> Условия задания
A: Соответствуют ли интервью с Андреем Кураевым утверждения (i), (ii) и (iii)? На каждое ответьте «да» или «нет» и приведите решающие слова интервью в точной цитате. (i) По словам Кураева, большинству сегодня безразлично, существует ли Бог. (ii) В романе Честертона «Шар и крест» весть о приходе Антихриста вызывает всеобщий интерес. (iii) Кураев считает Церковь консерватором народной косности.
B: Продолжите интервью с Андреем Кураевым, начав сразу после его последней фразы.

> Текст для чтения
------------------------------------------------------------------------

Мы продолжаем дискуссию, вызванную статьей Андрея Кончаловского «В какого Бога верит русский человек?». Сегодня в ней принимает участие известный богослов, протодиакон Андрей Кураев.
— Конфликт «между яростным, воинственным утверждением, что «Бог есть», и не менее воинственным, что «Бога нет», действительно, характерен для нашего времени?
— Мне кажется, что это раскаленное противоборство привиделось Андрею Сергеевичу Кончаловскому. Увы, сегодня излюбленная позиция большинства — и в России, и на Западе — потребительский пофигизм. Ему нет дела до того, есть Бог или нет. Современная ситуация скорее описывается сюжетом из романа Честертона «Шар и крест»: в мир приходит Антихрист, и эта новость никому не интересна. Кроме двух человек — воинствующего атеиста и афонского монаха.
— Но мы, по мнению, Кончаловского, исторически застряли в язычестве.
— Язычество это отнюдь не замшелое прошлое, а вечный аспект религиозной жизни. Кончаловскому кажутся языческими огромные очереди к поясу Богородицы. А огромные очереди на Западе, которые собирает новая модель iPhonе не из того же ряда? Консуматизм, потребительское отношение – это чистейшая магия: дай мне, Боже, вот это, это и это. Очередь к поясу Богородицы, на мой взгляд, гораздо интереснее…
Языческое сознание — огромная толща жизни, которая вбирает в себя и западные очереди за новой моделью iPhonе, и косность нашей народной жизни, которая так возмущает Андрея Сергеевича. Но возмущаясь косностью, он забывает поставить вопрос: а церковь — консерватор этой косности или, наоборот, бродило, дрожжи, которые ее раскачивают, меняют? Пастернак однажды сказал: «Вечность, быть может, опаснейший из мятежников».
Я думаю, что Церковь — дрожжи и бродило.

------------------------------------------------------------------------

> Исходные материалы
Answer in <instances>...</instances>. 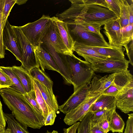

------------------------------------------------------------------------

> Ответы
A:
(i) Да: «Ему нет дела до того, есть Бог или нет».
(ii) Нет: «в мир приходит Антихрист, и эта новость никому не интересна».
(iii) Нет: «Я думаю, что Церковь — дрожжи и бродило».

B:
Возьмем ту же историю с «Пусси Райот», которая разделила общество. Только не на клерикалов и воинствующих атеистов-безбожников, как кажется Кончаловскому. На самом деле разделение произошло между разным пониманием христианства и Евангелия. В том числе, и в самой Церкви. Даже у священников в связи с этими событиями Евангелие открывалось на разных страницах. У меня на странице, где Нагорная проповедь, а у других моих коллег-служителей, на тех страницах, где Христос берет в руки бич…
Заметьте, что и волна критики в адрес церкви из масс-медиа и блогов идет с христианских позиций: вы, попы, не соответствуете той морали, которой ваш Бог учит. Это наш внутри-христианский спор.
— Андрей Кончаловский утверждает, что наша преисполненная язычеством цивилизация ближе к исламской, чем к христианской.
— Тут либо одно, либо другое. Быть одновременно схожим и с тем и с другим невозможно. Потому что ислам – максимально развоплощенная форма религиозности: только Бог — и никаких вторичных святынь. А язычество это вездесущий религиозный материализм: все полно богов.
Конечно, с исламом могут быть похожи какие-то частности, например, культура религиозно-социального протеста. Но Кончаловский же говорит не о частностях, а о главном – о том, как люди видят Бога. Вот в этом главном и от ислама и от язычества мы далеки. Хотя я лично считаю, что в каких-то добрые вещах православие, идя «царским путем», может быть схожим и с тем, и с другим.
Для меня нет ничего обидного и в справедливом замечании Кончаловского, что русское православие – это религия священного материализма. Раз сам Бог воплотился и навсегда стал человеком, то христианство можно назвать религией священного материализма.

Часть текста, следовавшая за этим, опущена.